**EXERCISE DETAILS**
Convert everything from the line containing "How far does window" down to the final line of the records below into a JSON list of strings, one string per line and no blank lines.

**EXERCISE MATERIALS**
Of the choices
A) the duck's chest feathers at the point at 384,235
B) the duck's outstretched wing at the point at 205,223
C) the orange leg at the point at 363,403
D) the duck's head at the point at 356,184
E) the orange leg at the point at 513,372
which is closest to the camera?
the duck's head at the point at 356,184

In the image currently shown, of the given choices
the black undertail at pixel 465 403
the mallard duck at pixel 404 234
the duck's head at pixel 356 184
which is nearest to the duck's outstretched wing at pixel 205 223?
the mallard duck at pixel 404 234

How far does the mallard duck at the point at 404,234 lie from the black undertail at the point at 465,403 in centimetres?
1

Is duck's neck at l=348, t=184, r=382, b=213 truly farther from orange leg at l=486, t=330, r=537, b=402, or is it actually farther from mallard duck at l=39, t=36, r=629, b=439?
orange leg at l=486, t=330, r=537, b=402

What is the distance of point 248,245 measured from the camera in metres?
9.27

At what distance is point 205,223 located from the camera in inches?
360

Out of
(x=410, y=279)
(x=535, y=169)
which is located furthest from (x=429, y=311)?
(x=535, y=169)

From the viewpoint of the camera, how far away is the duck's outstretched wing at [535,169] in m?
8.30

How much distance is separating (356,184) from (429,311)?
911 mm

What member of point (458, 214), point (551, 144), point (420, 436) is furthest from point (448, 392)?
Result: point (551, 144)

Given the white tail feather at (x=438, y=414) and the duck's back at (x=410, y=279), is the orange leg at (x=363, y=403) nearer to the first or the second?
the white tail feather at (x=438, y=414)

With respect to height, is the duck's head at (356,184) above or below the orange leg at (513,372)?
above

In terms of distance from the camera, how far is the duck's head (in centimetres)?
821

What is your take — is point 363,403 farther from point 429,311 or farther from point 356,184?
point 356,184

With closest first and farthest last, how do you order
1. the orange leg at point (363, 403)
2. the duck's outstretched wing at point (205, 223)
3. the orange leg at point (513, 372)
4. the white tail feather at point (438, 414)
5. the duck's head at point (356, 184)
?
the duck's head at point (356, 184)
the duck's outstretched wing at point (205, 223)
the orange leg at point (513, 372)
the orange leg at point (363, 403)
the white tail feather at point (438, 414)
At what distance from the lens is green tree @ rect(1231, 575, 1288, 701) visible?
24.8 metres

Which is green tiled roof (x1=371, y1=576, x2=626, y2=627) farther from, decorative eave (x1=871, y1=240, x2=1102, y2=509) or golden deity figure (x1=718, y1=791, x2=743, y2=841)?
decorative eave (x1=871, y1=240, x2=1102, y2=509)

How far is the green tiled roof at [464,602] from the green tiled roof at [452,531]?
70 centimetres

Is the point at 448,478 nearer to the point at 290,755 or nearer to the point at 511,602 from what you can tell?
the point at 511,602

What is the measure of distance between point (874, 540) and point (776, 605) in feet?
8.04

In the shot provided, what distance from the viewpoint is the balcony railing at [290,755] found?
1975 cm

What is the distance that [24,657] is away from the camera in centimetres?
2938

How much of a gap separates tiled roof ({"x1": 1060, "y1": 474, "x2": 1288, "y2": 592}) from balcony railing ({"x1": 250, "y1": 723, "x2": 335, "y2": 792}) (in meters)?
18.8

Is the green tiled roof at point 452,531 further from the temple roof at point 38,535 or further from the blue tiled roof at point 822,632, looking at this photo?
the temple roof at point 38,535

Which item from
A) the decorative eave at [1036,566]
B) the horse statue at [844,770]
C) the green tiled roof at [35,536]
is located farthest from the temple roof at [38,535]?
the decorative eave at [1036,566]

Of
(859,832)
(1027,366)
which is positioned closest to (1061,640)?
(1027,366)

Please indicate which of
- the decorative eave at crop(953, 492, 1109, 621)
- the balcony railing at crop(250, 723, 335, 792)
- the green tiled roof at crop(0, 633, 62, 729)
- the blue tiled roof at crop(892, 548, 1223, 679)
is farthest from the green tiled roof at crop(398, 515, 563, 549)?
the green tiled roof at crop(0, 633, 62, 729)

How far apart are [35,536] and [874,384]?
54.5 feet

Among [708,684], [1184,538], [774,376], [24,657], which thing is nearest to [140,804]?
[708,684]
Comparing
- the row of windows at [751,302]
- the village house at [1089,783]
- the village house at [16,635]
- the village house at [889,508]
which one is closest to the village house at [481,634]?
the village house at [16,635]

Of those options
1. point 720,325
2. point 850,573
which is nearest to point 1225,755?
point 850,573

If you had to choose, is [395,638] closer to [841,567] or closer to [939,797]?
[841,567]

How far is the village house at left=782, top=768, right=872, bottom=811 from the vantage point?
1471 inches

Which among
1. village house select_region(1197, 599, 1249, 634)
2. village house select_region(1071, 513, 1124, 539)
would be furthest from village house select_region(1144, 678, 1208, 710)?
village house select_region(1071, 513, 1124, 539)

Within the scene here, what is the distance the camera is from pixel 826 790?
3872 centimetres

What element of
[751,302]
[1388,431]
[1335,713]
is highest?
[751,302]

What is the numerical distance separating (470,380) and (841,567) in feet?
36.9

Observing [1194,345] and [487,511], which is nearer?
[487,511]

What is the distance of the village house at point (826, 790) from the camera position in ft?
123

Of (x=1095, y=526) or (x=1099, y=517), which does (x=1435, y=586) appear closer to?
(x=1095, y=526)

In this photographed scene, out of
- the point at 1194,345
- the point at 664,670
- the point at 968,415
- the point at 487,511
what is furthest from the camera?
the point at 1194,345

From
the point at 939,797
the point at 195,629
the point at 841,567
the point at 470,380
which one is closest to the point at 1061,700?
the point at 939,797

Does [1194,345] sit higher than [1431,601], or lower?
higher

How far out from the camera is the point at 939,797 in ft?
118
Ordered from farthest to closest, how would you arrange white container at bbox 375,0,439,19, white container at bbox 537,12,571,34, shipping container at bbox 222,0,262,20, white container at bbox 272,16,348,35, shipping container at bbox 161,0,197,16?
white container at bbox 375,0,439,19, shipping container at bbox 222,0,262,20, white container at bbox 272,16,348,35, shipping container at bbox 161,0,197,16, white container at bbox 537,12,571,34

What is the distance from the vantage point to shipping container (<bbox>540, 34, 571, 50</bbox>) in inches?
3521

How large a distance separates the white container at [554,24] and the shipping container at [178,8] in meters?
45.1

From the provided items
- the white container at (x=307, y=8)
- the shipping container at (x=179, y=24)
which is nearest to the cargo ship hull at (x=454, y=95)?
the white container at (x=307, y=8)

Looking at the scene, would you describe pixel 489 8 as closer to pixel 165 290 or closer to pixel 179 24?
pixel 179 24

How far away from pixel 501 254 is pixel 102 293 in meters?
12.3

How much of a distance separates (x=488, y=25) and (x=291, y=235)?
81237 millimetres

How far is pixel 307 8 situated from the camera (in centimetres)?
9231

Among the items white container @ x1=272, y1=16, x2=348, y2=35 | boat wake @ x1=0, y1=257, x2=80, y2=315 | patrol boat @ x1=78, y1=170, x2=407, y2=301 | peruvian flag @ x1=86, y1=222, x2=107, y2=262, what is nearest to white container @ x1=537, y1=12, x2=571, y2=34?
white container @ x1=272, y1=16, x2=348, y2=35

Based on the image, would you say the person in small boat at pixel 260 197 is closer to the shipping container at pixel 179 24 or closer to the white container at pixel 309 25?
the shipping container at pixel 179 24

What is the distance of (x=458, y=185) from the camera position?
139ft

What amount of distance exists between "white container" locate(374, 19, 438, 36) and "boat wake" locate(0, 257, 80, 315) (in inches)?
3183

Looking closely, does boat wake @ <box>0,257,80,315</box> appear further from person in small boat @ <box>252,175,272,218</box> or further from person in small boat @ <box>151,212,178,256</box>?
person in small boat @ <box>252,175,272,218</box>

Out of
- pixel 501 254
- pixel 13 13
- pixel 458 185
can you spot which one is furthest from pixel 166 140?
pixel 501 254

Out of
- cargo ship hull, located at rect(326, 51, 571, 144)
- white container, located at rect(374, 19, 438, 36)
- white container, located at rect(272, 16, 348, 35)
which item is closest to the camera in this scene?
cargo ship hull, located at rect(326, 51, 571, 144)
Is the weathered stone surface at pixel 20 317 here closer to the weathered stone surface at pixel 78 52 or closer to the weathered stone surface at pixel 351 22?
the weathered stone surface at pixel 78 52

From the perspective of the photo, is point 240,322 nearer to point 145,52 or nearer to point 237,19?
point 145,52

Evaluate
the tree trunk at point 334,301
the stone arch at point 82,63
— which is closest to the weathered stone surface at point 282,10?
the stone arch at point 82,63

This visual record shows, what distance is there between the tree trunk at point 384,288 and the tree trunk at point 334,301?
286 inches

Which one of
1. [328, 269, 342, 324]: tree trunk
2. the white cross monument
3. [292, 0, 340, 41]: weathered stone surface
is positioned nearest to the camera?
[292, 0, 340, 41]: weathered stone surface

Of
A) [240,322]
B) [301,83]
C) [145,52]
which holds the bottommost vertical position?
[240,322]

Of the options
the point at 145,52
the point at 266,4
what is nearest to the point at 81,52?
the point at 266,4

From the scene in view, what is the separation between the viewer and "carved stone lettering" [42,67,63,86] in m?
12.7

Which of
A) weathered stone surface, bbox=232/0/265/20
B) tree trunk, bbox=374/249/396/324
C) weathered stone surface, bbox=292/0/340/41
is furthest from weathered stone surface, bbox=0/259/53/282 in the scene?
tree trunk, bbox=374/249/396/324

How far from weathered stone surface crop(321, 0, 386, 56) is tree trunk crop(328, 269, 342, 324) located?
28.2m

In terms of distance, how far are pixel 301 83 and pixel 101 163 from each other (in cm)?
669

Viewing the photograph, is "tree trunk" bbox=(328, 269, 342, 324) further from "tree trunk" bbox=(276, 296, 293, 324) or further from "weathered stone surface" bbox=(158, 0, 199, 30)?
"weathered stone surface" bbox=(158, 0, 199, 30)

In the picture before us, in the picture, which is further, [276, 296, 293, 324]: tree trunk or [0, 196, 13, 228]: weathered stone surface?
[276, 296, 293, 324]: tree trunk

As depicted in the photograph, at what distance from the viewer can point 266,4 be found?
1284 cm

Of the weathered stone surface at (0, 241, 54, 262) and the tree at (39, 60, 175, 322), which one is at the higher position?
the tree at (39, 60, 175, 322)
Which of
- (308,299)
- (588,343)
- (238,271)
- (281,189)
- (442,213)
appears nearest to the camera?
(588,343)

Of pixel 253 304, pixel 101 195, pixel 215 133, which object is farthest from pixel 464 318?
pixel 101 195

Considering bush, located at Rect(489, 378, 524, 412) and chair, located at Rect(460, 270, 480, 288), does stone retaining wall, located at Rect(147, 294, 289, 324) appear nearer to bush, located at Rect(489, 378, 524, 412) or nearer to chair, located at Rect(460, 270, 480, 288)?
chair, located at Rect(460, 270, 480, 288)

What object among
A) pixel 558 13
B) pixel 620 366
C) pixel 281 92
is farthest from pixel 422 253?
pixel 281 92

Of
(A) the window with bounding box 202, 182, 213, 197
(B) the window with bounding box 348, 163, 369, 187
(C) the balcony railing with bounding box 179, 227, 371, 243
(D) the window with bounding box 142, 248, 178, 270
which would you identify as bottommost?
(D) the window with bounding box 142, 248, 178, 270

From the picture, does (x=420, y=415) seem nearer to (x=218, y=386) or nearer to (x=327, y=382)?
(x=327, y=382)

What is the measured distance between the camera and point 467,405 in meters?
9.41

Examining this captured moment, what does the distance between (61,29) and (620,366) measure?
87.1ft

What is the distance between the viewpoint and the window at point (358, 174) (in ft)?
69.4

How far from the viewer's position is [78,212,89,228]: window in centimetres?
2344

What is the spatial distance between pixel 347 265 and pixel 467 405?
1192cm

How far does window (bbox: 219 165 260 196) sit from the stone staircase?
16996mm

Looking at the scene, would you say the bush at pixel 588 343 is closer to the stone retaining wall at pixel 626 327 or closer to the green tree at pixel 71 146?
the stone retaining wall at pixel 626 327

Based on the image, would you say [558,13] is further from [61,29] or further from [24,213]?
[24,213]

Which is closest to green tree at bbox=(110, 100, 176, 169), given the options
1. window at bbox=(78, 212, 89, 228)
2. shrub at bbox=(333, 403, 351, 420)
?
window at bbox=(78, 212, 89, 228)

**TASK RESULT**
[
  "How far does window (bbox: 219 165 260 196) sit from the stone staircase?",
  "16996mm",
  "Looking at the scene, would you say the bush at pixel 588 343 is closer to the stone retaining wall at pixel 626 327 or closer to the green tree at pixel 71 146?",
  "the stone retaining wall at pixel 626 327",
  "Based on the image, would you say [558,13] is further from [61,29] or further from [24,213]?",
  "[24,213]",
  "Which is closest to green tree at bbox=(110, 100, 176, 169), given the options",
  "1. window at bbox=(78, 212, 89, 228)",
  "2. shrub at bbox=(333, 403, 351, 420)",
  "?",
  "window at bbox=(78, 212, 89, 228)"
]